Review Summary: The holy grail of third-wave ska is fascinating and wonderful
Reel Big Fish had a song on their first album called “S.R.” containing these lines:
Whatever happened to Suburban Rhythm?
Why did Ed and Scott quit?
For the longest time, I never thought twice about what this lyric meant. When I went to go see Reel Big Fish live last week, though, my friend Colton gave me a little bit of background on the meaning of the song.
Apparently, there used to be a ska band called Suburban Rhythm that people in the ska scene adored. The band folded before it became big, and took on a sort of mythical, martyr status in the process. It was only elevated when Reel Big Fish’s first album hit the mainstream big time.
Upon learning this story, it became a little bit of an obsession for me to learn more about Suburban Rhythm and especially to find their album. I read up on them and started scouring download sites when I finally found that someone had uploaded the album! Jackpot!
Basically this band lasted just a couple of years, and was constantly shifting lineups because the band members couldn’t get along. They recorded sporadically during their lifetime and, a few years after the band folded, someone went through and collected all of the recordings and put them on one CD that was given an extremely limited printing.
The band toured and performed around the same scene that most ska bands did before ska broke back into the mainstream. These guys played alongside the likes of Sublime, No Doubt, and Reel Big Fish that would eventually sell millions and millions of album. Perhaps Suburban Rhythm could have been another one of the third-wave ska titans?
Now that I’ve listened to their legendary album, my answer is: No, they couldn’t have been as popular as those bands. But it’s not because the band is bad. It’s because the band is too experimental. I’m not even sure I’d really call them a straight ska band. They’re more like progressive-psychedelic-funk-ska. I was surprised by how much I liked them.

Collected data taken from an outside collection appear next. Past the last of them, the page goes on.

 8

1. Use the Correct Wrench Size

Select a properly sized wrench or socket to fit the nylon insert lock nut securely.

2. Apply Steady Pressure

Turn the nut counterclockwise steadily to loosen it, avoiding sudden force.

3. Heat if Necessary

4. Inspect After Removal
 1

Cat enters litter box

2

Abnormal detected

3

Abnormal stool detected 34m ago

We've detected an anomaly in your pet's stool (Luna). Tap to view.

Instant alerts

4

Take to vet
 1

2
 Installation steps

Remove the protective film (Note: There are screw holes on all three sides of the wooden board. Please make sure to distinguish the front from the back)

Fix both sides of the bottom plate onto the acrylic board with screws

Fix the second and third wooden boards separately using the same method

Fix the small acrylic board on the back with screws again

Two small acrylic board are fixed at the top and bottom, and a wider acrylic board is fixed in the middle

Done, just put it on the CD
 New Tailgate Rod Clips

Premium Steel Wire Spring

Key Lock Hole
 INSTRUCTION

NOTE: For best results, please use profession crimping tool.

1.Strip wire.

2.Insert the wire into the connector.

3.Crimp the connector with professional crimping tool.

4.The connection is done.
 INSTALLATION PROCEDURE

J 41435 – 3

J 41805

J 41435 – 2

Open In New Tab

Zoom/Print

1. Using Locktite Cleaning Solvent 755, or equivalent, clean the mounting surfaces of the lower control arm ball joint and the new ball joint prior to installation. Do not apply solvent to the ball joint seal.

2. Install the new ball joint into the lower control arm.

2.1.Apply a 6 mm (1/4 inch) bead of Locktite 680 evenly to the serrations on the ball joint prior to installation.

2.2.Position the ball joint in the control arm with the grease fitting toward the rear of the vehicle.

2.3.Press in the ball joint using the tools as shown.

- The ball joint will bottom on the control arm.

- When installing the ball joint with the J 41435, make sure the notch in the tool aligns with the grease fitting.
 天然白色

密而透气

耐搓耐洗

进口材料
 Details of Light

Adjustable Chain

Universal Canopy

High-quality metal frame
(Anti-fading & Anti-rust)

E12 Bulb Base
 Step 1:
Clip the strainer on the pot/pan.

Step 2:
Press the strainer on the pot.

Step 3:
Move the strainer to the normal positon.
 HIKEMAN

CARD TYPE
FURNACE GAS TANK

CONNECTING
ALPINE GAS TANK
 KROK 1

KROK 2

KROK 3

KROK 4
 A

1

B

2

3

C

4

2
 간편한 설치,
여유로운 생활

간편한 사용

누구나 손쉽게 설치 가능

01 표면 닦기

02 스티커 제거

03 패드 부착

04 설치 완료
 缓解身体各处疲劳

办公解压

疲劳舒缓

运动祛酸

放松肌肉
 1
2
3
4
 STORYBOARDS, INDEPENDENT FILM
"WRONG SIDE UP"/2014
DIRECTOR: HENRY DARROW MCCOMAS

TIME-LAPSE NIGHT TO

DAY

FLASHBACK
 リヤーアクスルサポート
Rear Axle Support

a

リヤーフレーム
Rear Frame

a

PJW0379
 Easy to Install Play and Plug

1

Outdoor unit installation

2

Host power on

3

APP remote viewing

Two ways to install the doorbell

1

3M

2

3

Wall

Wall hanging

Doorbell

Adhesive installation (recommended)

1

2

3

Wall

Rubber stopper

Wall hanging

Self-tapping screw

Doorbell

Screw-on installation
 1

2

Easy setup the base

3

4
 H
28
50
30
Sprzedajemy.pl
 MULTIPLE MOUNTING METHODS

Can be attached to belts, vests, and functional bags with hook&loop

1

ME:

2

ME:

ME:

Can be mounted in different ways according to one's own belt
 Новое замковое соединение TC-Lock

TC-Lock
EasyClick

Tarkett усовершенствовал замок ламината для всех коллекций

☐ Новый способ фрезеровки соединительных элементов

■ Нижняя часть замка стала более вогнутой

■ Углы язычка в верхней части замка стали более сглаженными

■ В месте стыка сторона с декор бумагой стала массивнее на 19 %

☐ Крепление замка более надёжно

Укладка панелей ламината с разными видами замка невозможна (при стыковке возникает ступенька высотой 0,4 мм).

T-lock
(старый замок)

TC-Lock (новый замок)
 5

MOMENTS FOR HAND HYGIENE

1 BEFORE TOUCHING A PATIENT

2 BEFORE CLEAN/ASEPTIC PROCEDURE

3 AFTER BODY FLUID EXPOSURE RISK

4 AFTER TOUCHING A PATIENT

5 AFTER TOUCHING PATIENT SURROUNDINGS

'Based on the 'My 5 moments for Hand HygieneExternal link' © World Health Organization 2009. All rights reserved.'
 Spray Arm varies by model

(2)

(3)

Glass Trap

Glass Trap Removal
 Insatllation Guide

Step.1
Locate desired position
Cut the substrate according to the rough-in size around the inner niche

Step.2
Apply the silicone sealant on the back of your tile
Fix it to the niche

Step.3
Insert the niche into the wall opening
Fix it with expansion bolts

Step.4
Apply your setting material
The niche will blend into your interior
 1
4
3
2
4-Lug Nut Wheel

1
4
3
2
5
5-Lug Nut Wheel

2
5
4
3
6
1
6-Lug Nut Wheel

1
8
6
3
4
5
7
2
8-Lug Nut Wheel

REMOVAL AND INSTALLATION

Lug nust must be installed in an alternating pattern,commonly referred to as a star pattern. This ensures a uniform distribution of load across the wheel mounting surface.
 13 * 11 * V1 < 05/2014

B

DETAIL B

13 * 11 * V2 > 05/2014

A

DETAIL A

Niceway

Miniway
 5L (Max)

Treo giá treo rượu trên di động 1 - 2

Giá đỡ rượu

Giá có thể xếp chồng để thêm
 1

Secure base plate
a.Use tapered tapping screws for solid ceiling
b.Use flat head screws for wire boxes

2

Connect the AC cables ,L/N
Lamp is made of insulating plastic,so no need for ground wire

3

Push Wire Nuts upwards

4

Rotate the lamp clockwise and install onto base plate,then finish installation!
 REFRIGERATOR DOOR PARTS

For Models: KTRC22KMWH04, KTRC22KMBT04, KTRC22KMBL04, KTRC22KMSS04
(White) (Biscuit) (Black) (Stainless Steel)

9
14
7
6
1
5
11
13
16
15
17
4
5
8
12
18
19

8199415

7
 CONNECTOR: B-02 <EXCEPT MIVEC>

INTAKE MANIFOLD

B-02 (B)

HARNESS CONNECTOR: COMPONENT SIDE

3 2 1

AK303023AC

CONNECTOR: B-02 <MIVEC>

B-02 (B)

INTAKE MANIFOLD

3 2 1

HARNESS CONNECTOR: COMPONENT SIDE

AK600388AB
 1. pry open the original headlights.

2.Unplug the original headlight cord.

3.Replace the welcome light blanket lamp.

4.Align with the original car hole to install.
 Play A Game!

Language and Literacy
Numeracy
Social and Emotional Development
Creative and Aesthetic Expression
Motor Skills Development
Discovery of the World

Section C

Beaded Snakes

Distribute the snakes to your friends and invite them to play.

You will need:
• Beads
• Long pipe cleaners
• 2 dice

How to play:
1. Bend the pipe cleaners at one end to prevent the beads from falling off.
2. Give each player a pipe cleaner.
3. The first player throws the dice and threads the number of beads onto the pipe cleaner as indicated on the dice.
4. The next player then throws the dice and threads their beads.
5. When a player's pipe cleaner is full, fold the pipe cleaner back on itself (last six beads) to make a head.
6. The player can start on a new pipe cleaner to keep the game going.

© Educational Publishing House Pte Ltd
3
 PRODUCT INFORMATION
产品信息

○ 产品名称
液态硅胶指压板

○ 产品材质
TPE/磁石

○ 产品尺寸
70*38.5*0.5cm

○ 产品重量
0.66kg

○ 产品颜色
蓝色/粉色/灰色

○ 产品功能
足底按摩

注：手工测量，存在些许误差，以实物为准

The band has an extraordinarily vivid sound, which is especially surprising considering how often the band changed lineups and how briefly they existed, and how narrow the genre was at the time. From song to song, the band evokes entirely unique feels, yet there’s a common synth base that links the entire album.
Unfortunately, the band didn’t have the songwriting chops to match some of their contemporaries. A few songs are great, a bunch are filler, and one or two are just plain bad. One thing S.R. is pretty good at, though, is integrating musical ideas from other sources into their music with great success. Several tracks steal from familiar songs with great effect.
Overall, the album is a fascinating curiosity. It’s interesting to wonder how the genre might have evolved differently if this band had reached a broader audience. After all, a lot of the bands that heard Suburban Rhythm later cited them as an influence.
And while it’s reasonable to think their impact could have been enormous if the band had stayed intact, it’s also futile. Some things are just not meant to be. Musical holy grails like this band and this album are more valuable as myths than they are in actual content.